Aquella noche ambos sabíamos que entre nosotros había más que una simple simpatía recíproca. Ya desde el primer baile noté el fuego y la pasión en los ojos de Mónica. Nuestros cuerpos se aferraban el uno al otro cada vez con más intensidad. Podía sentir sus senos vibrar contra mi pecho y cuando en la sala pasaron una canción lenta, no pudimos contenernos. Nuestros labios se encontraron dulcemente y poco después estábamos besándonos tan apasionadamente que las otras parejas sobre la pista de baile nos miraban con la boca abierta.

Nos encontrábamos como embriagados. No lográbamos dejar de adherirnos el uno al otra como dos enredaderas mientras nuestras lenguas se buscaban con entusiasmo.

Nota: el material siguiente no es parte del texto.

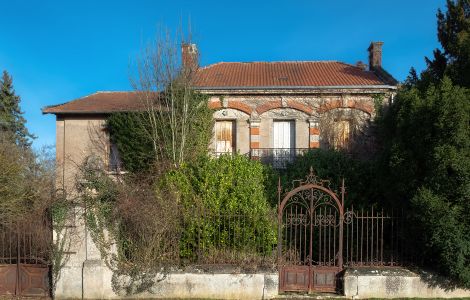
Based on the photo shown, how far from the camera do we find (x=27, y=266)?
8469 millimetres

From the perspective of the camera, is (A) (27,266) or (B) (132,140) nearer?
(A) (27,266)

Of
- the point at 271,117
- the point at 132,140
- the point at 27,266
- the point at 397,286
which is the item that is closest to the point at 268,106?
the point at 271,117

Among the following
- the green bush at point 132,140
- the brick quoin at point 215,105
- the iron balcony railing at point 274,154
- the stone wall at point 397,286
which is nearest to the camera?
the stone wall at point 397,286

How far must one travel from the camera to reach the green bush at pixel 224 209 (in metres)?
9.13

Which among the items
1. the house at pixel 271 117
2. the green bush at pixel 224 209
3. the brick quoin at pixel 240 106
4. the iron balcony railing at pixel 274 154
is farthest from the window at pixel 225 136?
the green bush at pixel 224 209

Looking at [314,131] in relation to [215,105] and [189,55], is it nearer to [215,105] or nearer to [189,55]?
[215,105]

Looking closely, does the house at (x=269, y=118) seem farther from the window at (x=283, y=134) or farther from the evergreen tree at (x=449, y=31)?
the evergreen tree at (x=449, y=31)

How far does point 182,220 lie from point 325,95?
32.1ft

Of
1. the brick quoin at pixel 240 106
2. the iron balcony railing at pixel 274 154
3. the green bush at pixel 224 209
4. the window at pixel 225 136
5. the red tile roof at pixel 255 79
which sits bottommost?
the green bush at pixel 224 209

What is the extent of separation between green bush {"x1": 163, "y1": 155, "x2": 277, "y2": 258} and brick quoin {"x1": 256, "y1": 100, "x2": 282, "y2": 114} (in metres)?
6.23

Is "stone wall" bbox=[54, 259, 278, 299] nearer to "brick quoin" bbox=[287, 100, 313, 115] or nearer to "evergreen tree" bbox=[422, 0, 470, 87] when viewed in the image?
"evergreen tree" bbox=[422, 0, 470, 87]

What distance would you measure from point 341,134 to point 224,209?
28.7ft

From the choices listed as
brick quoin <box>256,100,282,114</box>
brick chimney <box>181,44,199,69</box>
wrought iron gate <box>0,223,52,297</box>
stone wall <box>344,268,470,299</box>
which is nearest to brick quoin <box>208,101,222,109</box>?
brick quoin <box>256,100,282,114</box>

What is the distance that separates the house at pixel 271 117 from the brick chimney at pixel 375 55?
7.17ft
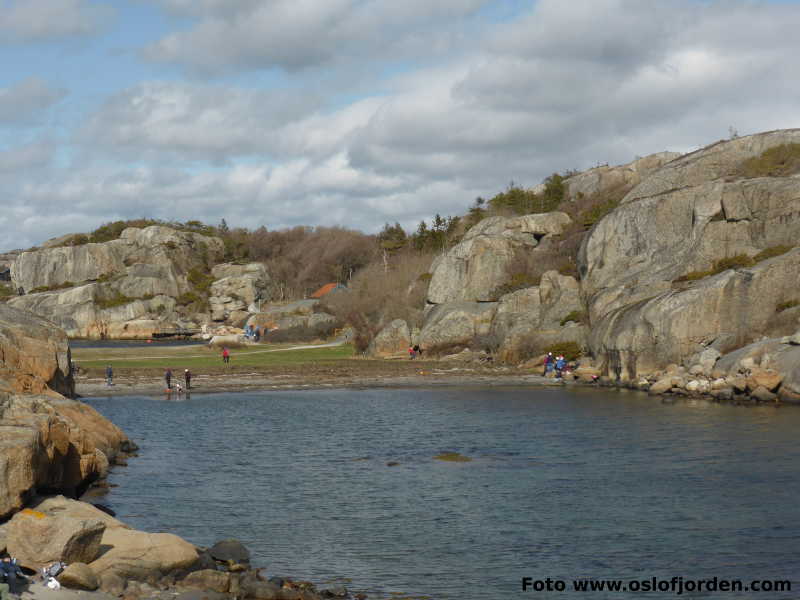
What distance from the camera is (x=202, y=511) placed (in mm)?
24344

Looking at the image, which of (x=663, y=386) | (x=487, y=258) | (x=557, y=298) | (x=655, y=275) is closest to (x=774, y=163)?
(x=655, y=275)

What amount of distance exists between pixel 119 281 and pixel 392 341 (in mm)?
73252

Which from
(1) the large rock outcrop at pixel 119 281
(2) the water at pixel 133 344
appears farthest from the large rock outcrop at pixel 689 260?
(1) the large rock outcrop at pixel 119 281

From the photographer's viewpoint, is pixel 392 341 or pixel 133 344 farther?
pixel 133 344

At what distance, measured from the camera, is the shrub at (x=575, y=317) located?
71250 millimetres

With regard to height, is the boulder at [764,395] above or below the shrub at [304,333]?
below

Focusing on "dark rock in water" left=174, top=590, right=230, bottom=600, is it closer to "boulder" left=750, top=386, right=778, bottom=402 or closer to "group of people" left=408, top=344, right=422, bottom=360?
"boulder" left=750, top=386, right=778, bottom=402

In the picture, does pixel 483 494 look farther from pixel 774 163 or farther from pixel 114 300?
pixel 114 300

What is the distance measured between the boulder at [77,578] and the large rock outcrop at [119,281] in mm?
125075

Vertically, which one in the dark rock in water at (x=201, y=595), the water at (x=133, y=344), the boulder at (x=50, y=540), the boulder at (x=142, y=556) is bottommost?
the dark rock in water at (x=201, y=595)

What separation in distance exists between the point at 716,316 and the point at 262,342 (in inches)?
2395

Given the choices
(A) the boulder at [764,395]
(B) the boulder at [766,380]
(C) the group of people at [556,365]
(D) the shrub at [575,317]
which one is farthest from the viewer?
(D) the shrub at [575,317]

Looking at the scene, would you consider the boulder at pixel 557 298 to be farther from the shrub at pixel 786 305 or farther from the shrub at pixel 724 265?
the shrub at pixel 786 305

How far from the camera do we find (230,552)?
752 inches
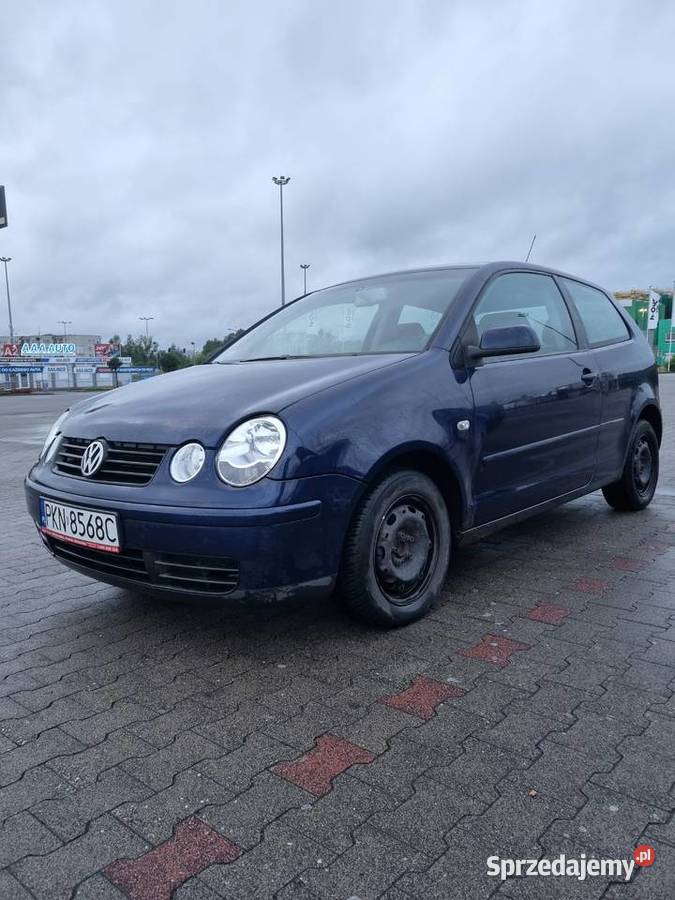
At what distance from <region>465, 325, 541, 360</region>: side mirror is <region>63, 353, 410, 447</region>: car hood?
347 millimetres

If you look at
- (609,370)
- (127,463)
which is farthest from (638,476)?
(127,463)

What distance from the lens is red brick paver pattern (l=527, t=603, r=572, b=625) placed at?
10.1 ft

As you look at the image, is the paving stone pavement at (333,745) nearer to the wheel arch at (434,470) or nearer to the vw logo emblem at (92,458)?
the wheel arch at (434,470)

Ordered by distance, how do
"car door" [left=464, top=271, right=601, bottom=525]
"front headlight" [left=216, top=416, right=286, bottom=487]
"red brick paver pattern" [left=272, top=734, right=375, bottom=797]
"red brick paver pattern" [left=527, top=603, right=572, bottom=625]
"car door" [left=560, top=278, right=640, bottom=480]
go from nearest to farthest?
"red brick paver pattern" [left=272, top=734, right=375, bottom=797]
"front headlight" [left=216, top=416, right=286, bottom=487]
"red brick paver pattern" [left=527, top=603, right=572, bottom=625]
"car door" [left=464, top=271, right=601, bottom=525]
"car door" [left=560, top=278, right=640, bottom=480]

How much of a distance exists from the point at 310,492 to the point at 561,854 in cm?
133

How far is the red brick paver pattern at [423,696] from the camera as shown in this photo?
233cm

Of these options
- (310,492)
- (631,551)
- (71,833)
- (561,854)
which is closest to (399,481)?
(310,492)

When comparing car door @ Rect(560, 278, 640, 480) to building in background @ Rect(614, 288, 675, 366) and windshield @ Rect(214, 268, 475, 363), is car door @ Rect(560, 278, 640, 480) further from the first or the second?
building in background @ Rect(614, 288, 675, 366)

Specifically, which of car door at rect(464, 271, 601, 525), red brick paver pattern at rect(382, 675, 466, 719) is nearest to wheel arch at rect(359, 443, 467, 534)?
car door at rect(464, 271, 601, 525)

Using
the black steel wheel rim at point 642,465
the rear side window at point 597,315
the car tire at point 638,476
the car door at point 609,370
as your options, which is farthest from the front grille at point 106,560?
the black steel wheel rim at point 642,465

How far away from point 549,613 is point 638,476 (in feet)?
7.57

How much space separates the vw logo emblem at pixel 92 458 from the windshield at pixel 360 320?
1.15 meters

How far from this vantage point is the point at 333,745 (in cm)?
213

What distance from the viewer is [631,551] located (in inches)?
163
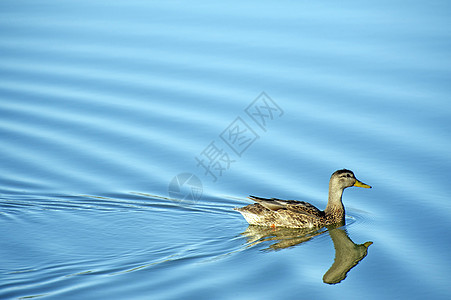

“Oye”, dije a Mónica mientras oscurecía, “¿qué dirías de una copa de vino en mi habitación de hotel? El minibar sólo espera ser vaciado”. En lugar de responderme, me besó nuevamente con ímpetu y me y me tiró de la manga de la chaqueta en dirección a la salida. Un taxi detenido en la calle nos llevó velozmente hasta el hotel. El portero hizo una mueca de escándalo cuando me vio entrar con Mónica tomada del brazo, pero no podía importarme menos. Mientras continuamos besándonos en el ascensor, una erección que amenazaba con destruir mis pantalones dejó en claro que no podría frenar mis hormonas por mucho tiempo. También Mónica la notó y, como para darme una confirmación adicional, se estrechó contra mí voluptuosamente.

A penas entramos en la habitación, simplemente no hubo manera de dominar nuestro deseo recíproco. En ese momento no existía ni el vino ni el minibar. Sólo existía aquel gran e inevitable lecho matrimonial. En sólo un segundo nos desvestimos completamente. Exploré cada centímetro de su cuerpo tembloroso con mi lengua, hasta llegar a su centro de placer.

Al mismo tiempo, sus labios se cerraban sobre mi miembro con una intensidad que casi me hizo perder el sentido. Cuando la penetré por primera vez, explotó debajo mío como un volcán y yo no pude hacer otra cosa que seguir su ejemplo.

Tuve un orgasmo salvaje, que llegó a su pico en los temblores de su cuerpo extasiado. Fue una noche como no podría haber imaginado ni en mis sueños más salvajes. Nuestros cuerpos hacían lo que querían, hasta el momento en que el agotamiento tomó el control y nos quedamos dormidos.

La mañana siguiente me desperté y no encontré a Mónica tumbada a mi lado. Sobre la mesa había una nota suya, que decía: “¡Ha sido todo muy bello! Ahora vuelve con tu mujer, ¿o pensabas que no notaría la marca del anillo que te has quitado del dedo anular izquierdo? ¡No me busques! Dejemos las cosas como están. Mónica”.

Desafortunadamente no volví a verla jamás. Nunca confesé nada a mi mujer.